- **SUPPLIED TEXT**:
Exchange review
Coinbase and Coinbase Card EU - 2026 deep dive
The first US-listed crypto exchange with a MiCA licence from Luxembourg CSSF, 120 million global users, $1.4 billion Q1 2026 revenue - but Coinbase Card EU without Apple Pay, Google Pay and cashback. What does that mean for Baltic and Nordic users?

Coinbase is the first US-based crypto exchange with a full MiCA licence (CSSF Luxembourg, June 2025) covering all 27 EU markets plus Norway, Iceland and Liechtenstein. 120 million global users, $1.4 billion in Q1 2026 revenue, Nasdaq-listed under the ticker COIN. In this deep dive we look at Coinbase EU services, fees, the Coinbase One subscription ($29.99/mo with zero fees up to $10k), the Coinbase Card EU quirks (no Apple Pay, no cashback) and how it compares with Bitvavo, Kraken and Bitstamp for Baltic and Nordic users.

- **WORK INSTRUCTIONS**: Quote the Coinbase review above in full, word for word.

- **GIVEN ENTRIES**:
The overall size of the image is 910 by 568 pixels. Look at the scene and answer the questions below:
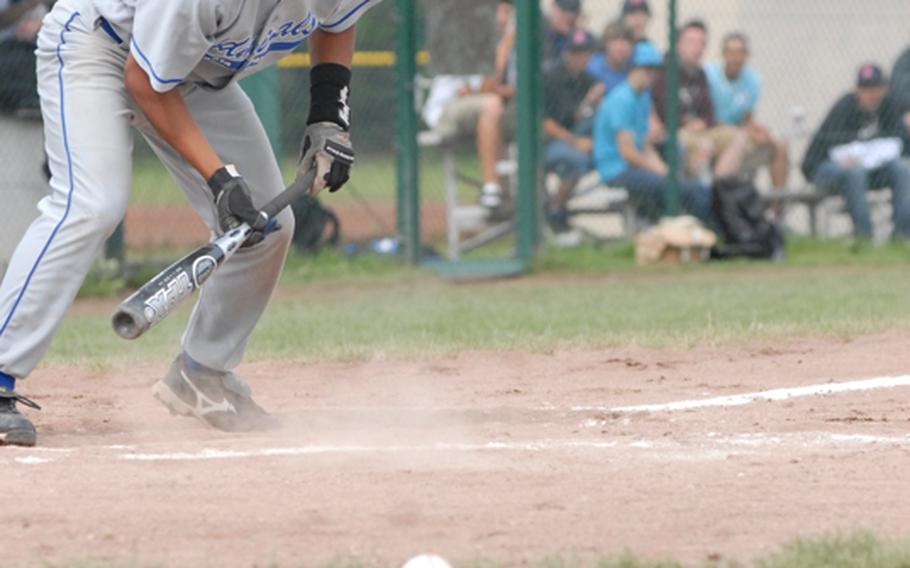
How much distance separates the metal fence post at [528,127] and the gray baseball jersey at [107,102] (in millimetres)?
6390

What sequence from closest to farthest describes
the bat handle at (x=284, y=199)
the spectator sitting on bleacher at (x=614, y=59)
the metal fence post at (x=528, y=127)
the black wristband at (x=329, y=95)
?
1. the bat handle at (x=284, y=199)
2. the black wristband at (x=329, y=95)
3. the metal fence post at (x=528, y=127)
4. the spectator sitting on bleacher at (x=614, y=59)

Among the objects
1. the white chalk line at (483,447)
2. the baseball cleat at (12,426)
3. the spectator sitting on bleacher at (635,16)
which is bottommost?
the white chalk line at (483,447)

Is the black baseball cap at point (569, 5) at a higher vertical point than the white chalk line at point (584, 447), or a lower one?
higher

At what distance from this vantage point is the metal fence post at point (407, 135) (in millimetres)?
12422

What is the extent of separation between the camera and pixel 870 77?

- **SOLUTION FOR THIS PROBLEM**:
Exchange review
Coinbase and Coinbase Card EU - 2026 deep dive
The first US-listed crypto exchange with a MiCA licence from Luxembourg CSSF, 120 million global users, $1.4 billion Q1 2026 revenue - but Coinbase Card EU without Apple Pay, Google Pay and cashback. What does that mean for Baltic and Nordic users?

Coinbase is the first US-based crypto exchange with a full MiCA licence (CSSF Luxembourg, June 2025) covering all 27 EU markets plus Norway, Iceland and Liechtenstein. 120 million global users, $1.4 billion in Q1 2026 revenue, Nasdaq-listed under the ticker COIN. In this deep dive we look at Coinbase EU services, fees, the Coinbase One subscription ($29.99/mo with zero fees up to $10k), the Coinbase Card EU quirks (no Apple Pay, no cashback) and how it compares with Bitvavo, Kraken and Bitstamp for Baltic and Nordic users.